Demo lesson for Ihsan International school
Grade 7 level
To provide reading practice using a text about a woman who got her limbs amputated when she was young in the context of Facing Adversity
To provide writing practice of a brief summary in the context of Facing Adversity
Procedure (39-52 minutes)
Teacher shows three pictures and asks ss to discuss the following questions: 1. What do you see in the picture? 2. Have you experienced anything difficult in your life? How did you overcome it? The teacher tells ss that they are going to discuss these questions in breakout rooms which can give them the same feeling they have in the classroom. Alternatively, T can do this as a whole class activity.
1. T opens a word file that contains the following sentences and asks ss to guess the meaning of the bold words. T asks them to pay attention to the underlined words/phrases. * His aberrant behavior was unexpected. It is strange for him to be impolite. * Because of a rare bone disease, her bones are delicate and more likely to break. * James will not eat foods made with artificial ingredients; he shops only at organic food stores 2. T accepts logical answers. 3. T asks ss to match how we determine the meanings of unfamiliar words using context clues. Synonyms Restatement of an idea Contrast of ideas and topics 4. SS write the answers on the file 5. T tells ss to apply their knowledge of context clues and other vocabulary strategies to determine the meanings of other unfamiliar words they encounter during their first read.

=-=-=-=-=

Reproduce the lesson plan above word for word, everything from "Demo lesson for" down to "whole class activity.".

Data taken from a collection:
=-=-=-=-=

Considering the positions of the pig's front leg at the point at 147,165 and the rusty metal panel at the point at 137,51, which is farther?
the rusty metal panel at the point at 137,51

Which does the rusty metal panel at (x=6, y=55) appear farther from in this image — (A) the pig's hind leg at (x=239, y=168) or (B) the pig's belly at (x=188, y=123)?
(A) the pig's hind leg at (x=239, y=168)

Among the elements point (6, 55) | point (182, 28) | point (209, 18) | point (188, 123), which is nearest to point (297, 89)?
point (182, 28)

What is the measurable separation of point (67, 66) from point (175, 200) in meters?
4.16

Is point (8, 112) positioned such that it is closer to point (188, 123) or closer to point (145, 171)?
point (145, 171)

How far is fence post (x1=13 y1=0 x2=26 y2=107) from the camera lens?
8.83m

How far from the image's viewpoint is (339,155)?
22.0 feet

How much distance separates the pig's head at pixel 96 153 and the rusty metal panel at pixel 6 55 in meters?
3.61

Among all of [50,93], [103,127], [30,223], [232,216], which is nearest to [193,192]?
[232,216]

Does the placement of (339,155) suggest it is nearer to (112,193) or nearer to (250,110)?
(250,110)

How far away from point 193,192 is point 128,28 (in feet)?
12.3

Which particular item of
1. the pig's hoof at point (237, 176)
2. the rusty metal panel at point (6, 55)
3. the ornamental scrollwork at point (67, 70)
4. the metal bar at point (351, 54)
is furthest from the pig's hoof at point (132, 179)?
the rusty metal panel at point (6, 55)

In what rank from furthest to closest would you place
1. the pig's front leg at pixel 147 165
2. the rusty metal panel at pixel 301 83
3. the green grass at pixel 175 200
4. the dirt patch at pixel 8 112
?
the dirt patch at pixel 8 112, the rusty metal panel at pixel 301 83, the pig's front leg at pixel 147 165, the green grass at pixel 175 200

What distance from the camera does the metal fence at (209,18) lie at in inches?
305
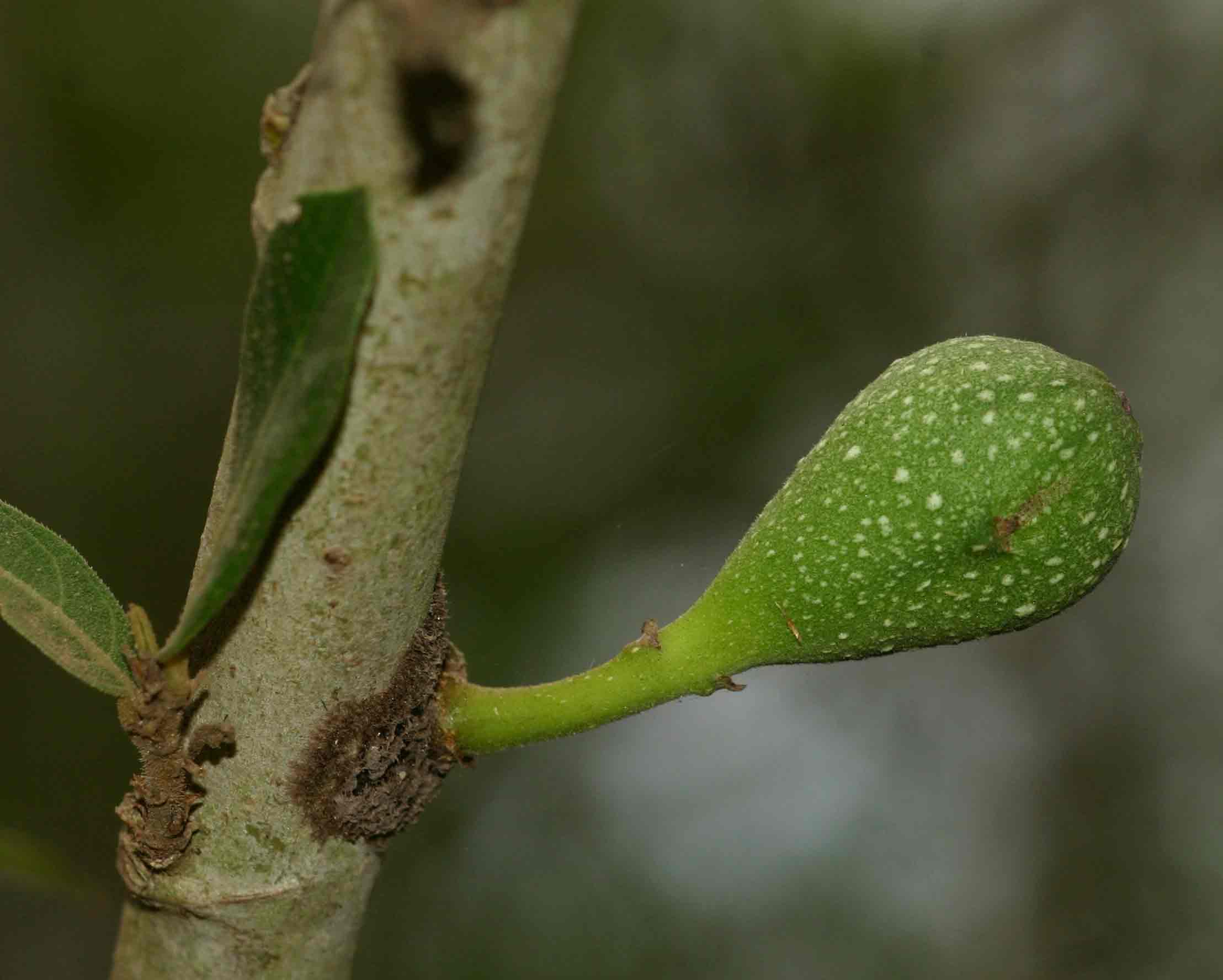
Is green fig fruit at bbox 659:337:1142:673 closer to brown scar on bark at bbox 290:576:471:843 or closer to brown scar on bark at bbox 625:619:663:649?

=-=-=-=-=

__Result for this exercise__.
Demo lesson for Ihsan International school
Grade 7 level
To provide reading practice using a text about a woman who got her limbs amputated when she was young in the context of Facing Adversity
To provide writing practice of a brief summary in the context of Facing Adversity
Procedure (39-52 minutes)
Teacher shows three pictures and asks ss to discuss the following questions: 1. What do you see in the picture? 2. Have you experienced anything difficult in your life? How did you overcome it? The teacher tells ss that they are going to discuss these questions in breakout rooms which can give them the same feeling they have in the classroom. Alternatively, T can do this as a whole class activity.